My Grandmother found Walkin’ Jim in The NYT (80’s early 90’s) and sent me the piece. My wife gifted me ALL available cassette tapes for my birthday and we watched for nearby tour dates.
I saw Walkin’ Jim only twice: Madison WI & a nature center west of Milwaukee, I don’t recall the name.

Walkin’ Jim was a connection to the wild I once visited, frequented and worked in. The images he sang brought the wild alive where ever he toured. I have young nieces & nephews with whom I will take pride introducing Walkin’ Jim to.

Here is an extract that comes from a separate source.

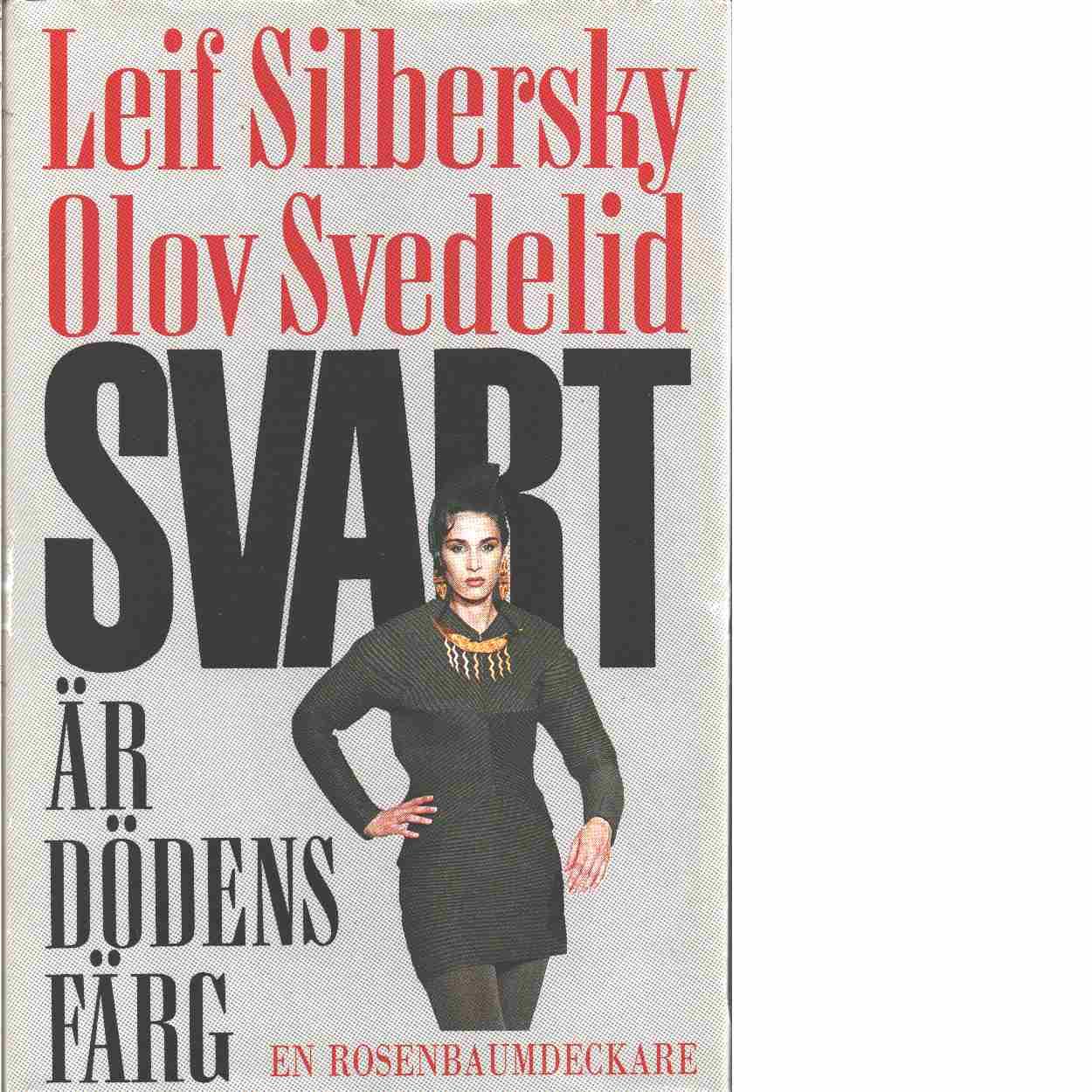 Svart är dödens färg - Silbersky, Leif och Svedelid, Olov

Walk in peace, Walkin’ Jim.


By Steve Roberts, Slippery Rock, PA

November 23, 2010

I have been so busy as usual and just thought of Jim the other day and wondered why I had not heard from him as I usually do in the fall.  I am just now hearing of his passing and thinking how fortunate I got to see him one last time when he stopped between concerts last year.  I had always planned he and I taking a long “walk” together when I retired here in a year or so.  Guess I will do one to honor him and reflect on his positive influence and great music.  I just found out but that does not make it hurt any less.

See you again my friend.


By Jack Young

November 20, 2010

I met Walkin’ Jim the winter of ’82-’83 in Big Sky Montana where he had a winter gig in the local bar. He was probably the first long distance hiker I ever met. I ran into him in ~2001 in Davis, CA after he had given a show. It was so good to see him again. Yesterday I learned that he died and I’m a bit sad today. Feel like heading out on the Crest.

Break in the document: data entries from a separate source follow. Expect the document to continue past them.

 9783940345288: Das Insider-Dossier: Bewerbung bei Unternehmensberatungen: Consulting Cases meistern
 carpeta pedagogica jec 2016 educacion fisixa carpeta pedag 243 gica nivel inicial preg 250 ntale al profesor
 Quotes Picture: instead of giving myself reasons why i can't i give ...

Jim certainly knew how to “Think Like a Mountain.”

Submitted by Rich Leon

November 16, 2010

I am very glad to see you are still doing the newsletter.I had the pleasure of knowing Jim for many years having brought him to Spokane about 5 or 6 times to do shows. He was here to do a show just a few days before he did his last show.Every time I go for a hike in the mountains a part of him goes with me and when he reach the high point on the mountain I raise my bottle of water to the sky and say “Thank you my friend for all the memories”

What a highlight Jim was to our wedding’s rehearsal (sleigh ride) dinner in December 2003.  His personality was a true delight and his music a perfect blessing to us and our family on this, truly a most special, occasion.  We will miss him indeed and he will always be remembered.

The Nelsons – Kurt, Gale and Nico of  Boynton Beach Florida

By Jen Lindsay and Nicholas Zuckerman 

November 5, 2010

I’m still in shock to learn that Walkin’ Jim past away well over 2 months ago… we’ve been listening to his music a lot these days, just relishing in great memories of when Jim came through Petrolia.  We loved his presence, his stories, his songs… my students and I sang his songs for months and months…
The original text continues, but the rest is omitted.